Talks over a trade deal with the EU are hanging in the balance amid a stand-off over the UK’s plans to override part of the Brexit withdrawal agreement.
The EU has warned the UK it could face legal action if it does not ditch controversial elements of the Internal Market Bill by the end of the month.
Concerned Conservative MPs have launched a bid to amend the new law.
Boris Johnson hosted a Zoom meeting on Friday with around 250 MPs to discuss the controversial bill.
The prime minister did not take questions and a bad signal meant the video and audio connections were lost for several minutes.
Meanwhile, the European Parliament has announced it will “under no circumstances ratify” any trade deal reached between the UK and EU if the “UK authorities breach or threaten to breach” the withdrawal agreement, which came into force in February, by getting the bill through Parliament.
The dispute is happening with only a few weeks for the UK and EU to agree trade deal before Mr Johnson’s 15 October deadline – after which he says he is prepared to “walk away”.
Informal talks between the two sides are due to resume on Monday amid “significant” differences.
The next official round of talks – the ninth since March – start in Brussels on 28 September.
Mr Johnson’s proposed Internal Market Bill, which will be formally debated in the House of Commons for the first time on Monday, addresses the Northern Ireland Protocol – the part of the Brexit withdrawal agreement designed to prevent a hard border returning to the island of Ireland.
The new law would give UK ministers powers to modify or “disapply” rules relating to the movement of goods between Britain and Northern Ireland that will come into force from 1 January, if the UK and EU are unable to strike a trade deal.
The publication of the bill prompted emergency talks on Thursday, in which the EU said the planned changes must be scrapped or risk jeopardising the UK-EU trade talks.
But the government defied the EU’s demand, insisting it would proceed as planned with the legislation it says is necessary to protect the integrity of the UK and the peace process in Northern Ireland.
Time and trust are running out
When it comes to Brexit, all negotiations are inter-linked: EU-UK trade talks, the process to implement their divorce deal, negotiations on fishing rights and Brussels’ deliberation on UK financial service.
What happens in one area very much affects progress in the others. You cannot separate them entirely.

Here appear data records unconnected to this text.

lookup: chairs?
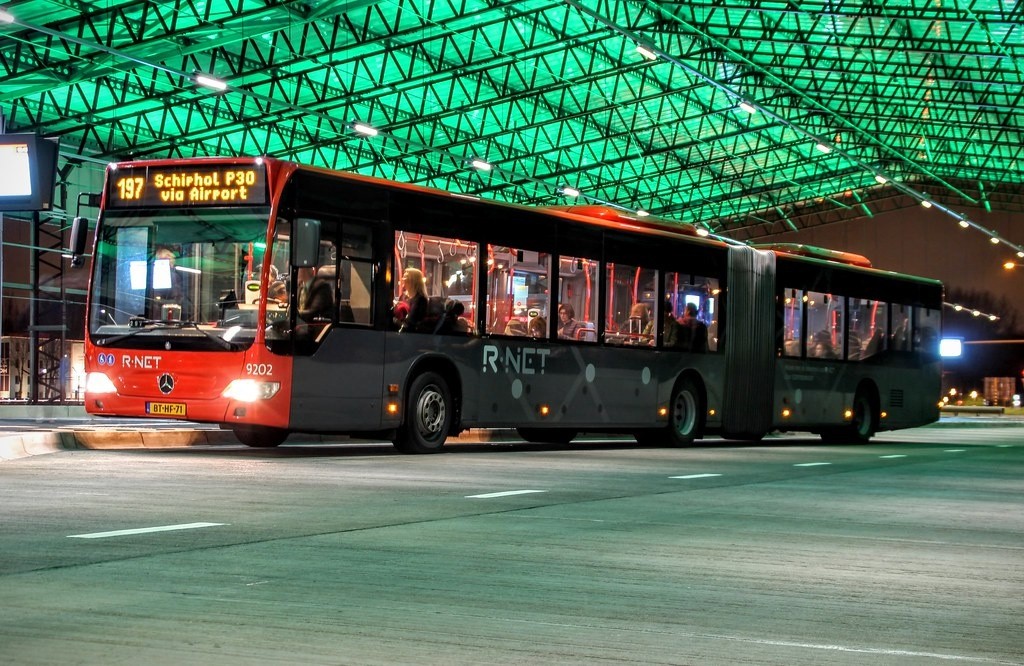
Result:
[316,264,343,323]
[419,295,465,335]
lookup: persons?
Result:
[393,268,429,333]
[298,267,333,311]
[620,301,708,349]
[454,299,469,332]
[255,265,288,303]
[895,319,909,340]
[557,304,580,340]
[813,344,836,358]
[152,249,186,322]
[529,317,546,338]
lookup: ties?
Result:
[299,283,306,310]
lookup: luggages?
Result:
[628,316,643,347]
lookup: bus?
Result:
[69,156,943,455]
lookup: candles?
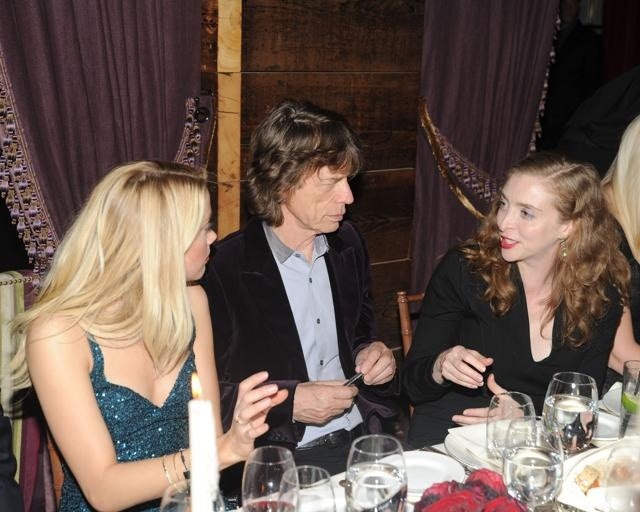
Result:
[187,371,217,512]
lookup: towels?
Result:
[447,422,503,469]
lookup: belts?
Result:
[301,422,365,450]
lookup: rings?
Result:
[234,412,245,426]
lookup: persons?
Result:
[394,143,640,450]
[9,157,291,512]
[597,116,640,269]
[0,398,26,511]
[186,100,402,506]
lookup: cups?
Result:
[485,391,537,468]
[502,415,565,507]
[241,433,337,512]
[618,359,640,440]
[159,478,226,511]
[345,433,408,511]
[541,371,599,454]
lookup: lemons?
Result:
[622,392,639,415]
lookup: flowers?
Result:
[414,469,528,512]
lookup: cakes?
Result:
[576,456,640,496]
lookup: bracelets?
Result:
[177,446,191,481]
[171,451,188,495]
[163,452,184,495]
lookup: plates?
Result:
[592,411,620,441]
[443,433,481,470]
[377,450,467,503]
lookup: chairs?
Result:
[397,290,426,415]
[45,426,64,510]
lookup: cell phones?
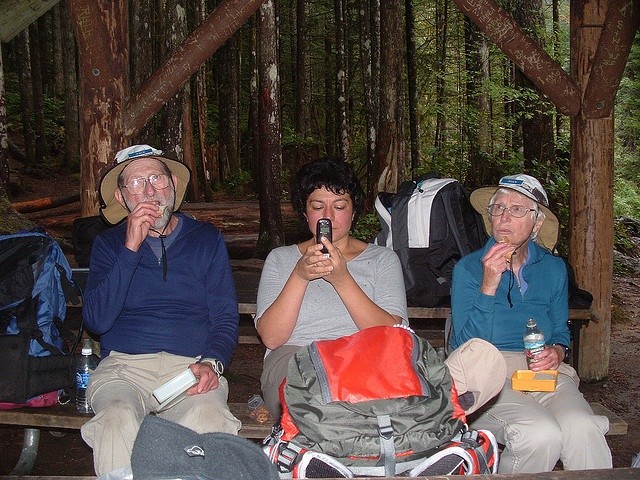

Which is why this week, as the war of words and wills between Brussels and Downing Street raged over the government’s threat to throw a grenade at key parts of the divorce deal, everyone’s thoughts turned immediately to the trade talks between the two sides.
Could they survive? In fact, they limp on.
Despite bitter arguments over legislation and a huge list of outstanding issues still to be ironed out in bilateral trade talks; despite time and trust running out on both sides; neither the EU nor the UK seem to want to be the first ones to walk out the door.
Business Minister Nadhim Zahawi defended the bill as necessary in case existing “ambiguities” in the withdrawal agreement are not settled through the formal dispute resolution process.
“It’s not about if we implement the withdrawal agreement and the Northern Irish Protocol; it’s how we implement it,” he told BBC Radio 4’s Today programme.
But the prime minister’s approach continues to cause unease within the Conservative Party, with former leaders Theresa May, Lord Howard and Sir John Major among those urging him to think again.
Former Chancellor Lord Lamont said the government was in a “terrible mess” and warned that the Internal Market Bill would not get through the House of Lords in its present form.
Even strong supporters of the government’s overall Brexit strategy and the bill have expressed concerns.
Sir Bernard Jenkin – a member of the pro-Brexit European Research Group (ERG) – told LBC Radio that Mr Johnson “should be more mindful of the reputational damage of playing such hardball”.
Leading Brexiteer and former ERG chairman Steve Baker told Today the UK was “in a bad place” after a “series of very poor decisions”.
He said a solution was “tantalisingly within our grasp” if a free trade agreement could be concluded but the UK should be prepared to “repudiate” the whole withdrawal agreement as the EU had acted in “bad faith”.
Meanwhile, Conservative backbencher Sir Bob Neill, who chairs the Commons Justice Committee, is tabling an amendment to try to force a separate parliamentary vote on the three contentious clauses of the bill.
Gordon Brown has become the latest former prime minister to warn of the damage the move could do to the UK’s international reputation, telling Today it was a “huge act of self-harm”.